My first goal is to FLY in dreams(i experienced it once but get exicted and woke up :tongue2: )
Other goals are under this post(sig)
Im waking up every night 3-4 times for DJing xD
But sometimes I cant remember any dream after waking up and I will remember them during the day...... :tongue2:

----------


## Matte87

Welcome to class!

Keep up what you're doing but make sure you pay attention to your body. Waking up and writing dreams down that often during the night might cause some loss of sleep. It's great for your recall though. Visualize yourself flying and tell yourself you will realise you're dreaming when going to bed and you'll have that amazing lucid dream soon  :smiley:  

Make sure to stabilize first though, if the dream isn't stable you will only wake up after a second or two of flying. 

If you've got any questions, don't hesitate to ask!

----------


## anime

Thanks!
Last night I had a dream and i can remember I could do things on my own but I dont think it was lucid...... what is the meaning of this?
It was like dreaming about lucid dreaming! Lol

----------


## Matte87

Many people have claimed to have been dreaming of being lucid. You're either lucid or you are not. If you achieve a task you've set up before hand then you'll know that you were lucid, the only one who can tell if you were really lucid is yourself  :smiley:

----------


## anime

Wow!
I had SP 20minutes ago but it failed to WILD........(2SPs)
What method should I use after fail a WILD?

----------


## Matte87

You could try again and again, then it'll be a DEILD but it's basicly the same thing only a bit easier.

----------


## anime

hey matte,i cant recall dreams anymore! lol
in last week i recall just 2 dreams
others was very very old dreams(about 2 or 3 years ago)
im sure i dont dream them again but i recall those old dreams better than before
whats the meaning of this? is this normal?

----------


## Matte87

Have you changed your sleeping schedule? Do you sleep more or less now? It might be stress, things you eat (or don't eat), your sleep or just random factors that you can't control.

----------


## anime

> Have you changed your sleeping schedule? Do you sleep more or less now? It might be stress, things you eat (or don't eat), your sleep or just random factors that you can't control.

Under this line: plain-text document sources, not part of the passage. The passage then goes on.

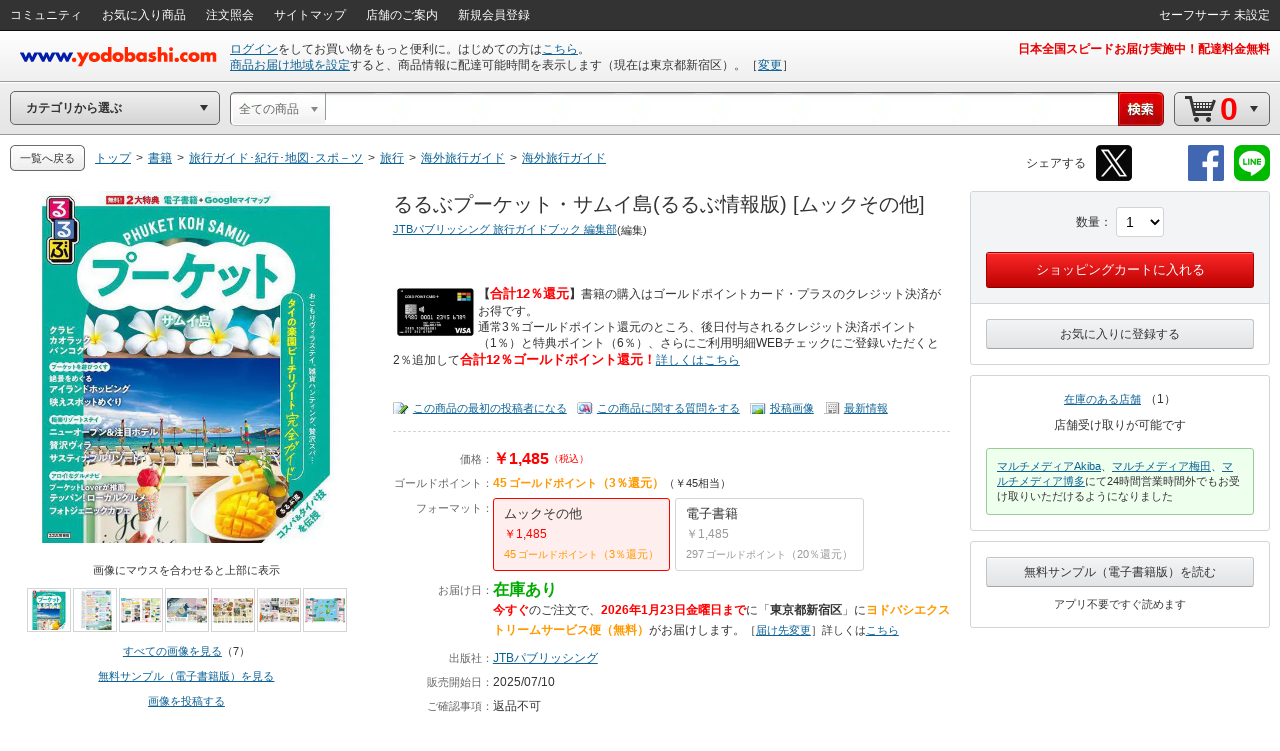

--- FILE ---
content_type: application/javascript
request_url: https://www.yodobashi.com/ws/api/ec/related/pc/bt?sku=100000009004132473&from=1&to=1&cnt=1768957447016&callback=jQuery17108046209057351181_1768957443432&_=1768957447031
body_size: 141
content:
jQuery17108046209057351181_1768957443432({"status":"0","count":0,"items":[]})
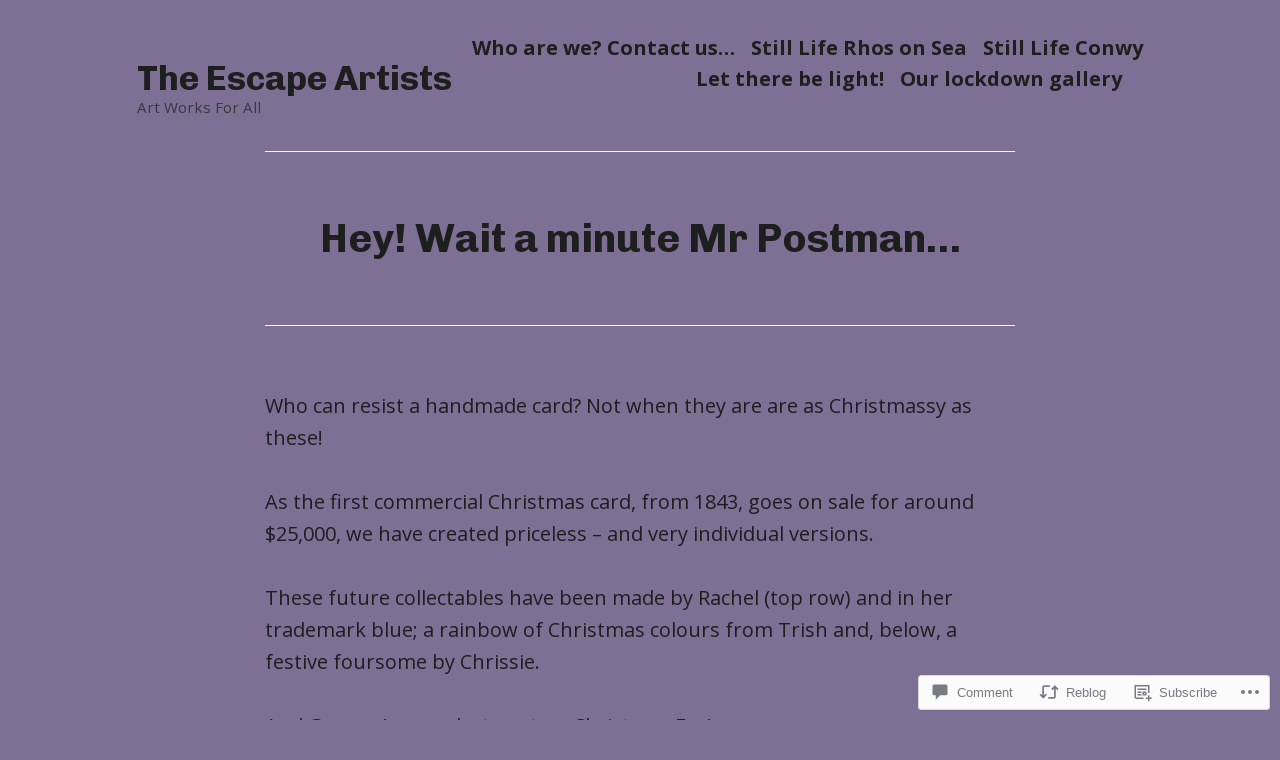

--- FILE ---
content_type: text/css;charset=utf-8
request_url: https://s0.wp.com/?custom-css=1&csblog=5HCX9&cscache=6&csrev=10
body_size: -125
content:
.post-thumbnail{display:none}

Its already 1 week I sleep more than before but DR isnt better.........
What should i dont eat?

----------


## Matte87

I only know of food that make you dream more, it's mainly food that contain vitamins such as B-Vitamins. I was just throwing all theories out there  :smiley:  I suggest you don't feel too stressed out about recalling your dreams, you'll soon start having dreams again  :smiley:

----------


## anime

> i only know of food that make you dream more, it's mainly food that contain vitamins such as b-vitamins. I was just throwing all theories out there  i suggest you don't feel too stressed out about recalling your dreams, you'll soon start having dreams again



tnx  :smiley:

----------